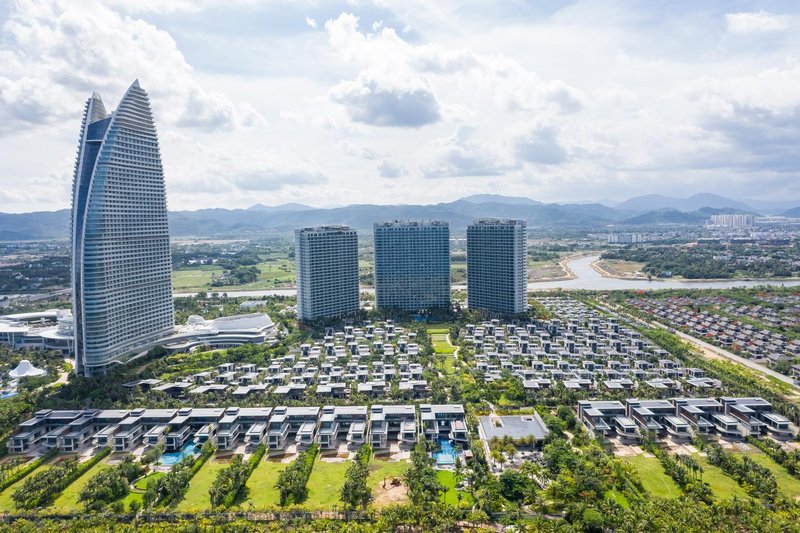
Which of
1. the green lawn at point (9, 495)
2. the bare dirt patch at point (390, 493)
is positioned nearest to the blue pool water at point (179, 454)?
the green lawn at point (9, 495)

************

**Objective**
Lay out the lines of the records above as a Markdown table with the columns "Row" and "Line," numbering each row and skipping blank lines. Leave the pictures out of your answer.

**Answer to this problem**
| Row | Line |
|---|---|
| 1 | Which of |
| 2 | 1. the green lawn at point (9, 495) |
| 3 | 2. the bare dirt patch at point (390, 493) |
| 4 | is positioned nearest to the blue pool water at point (179, 454)? |
| 5 | the green lawn at point (9, 495) |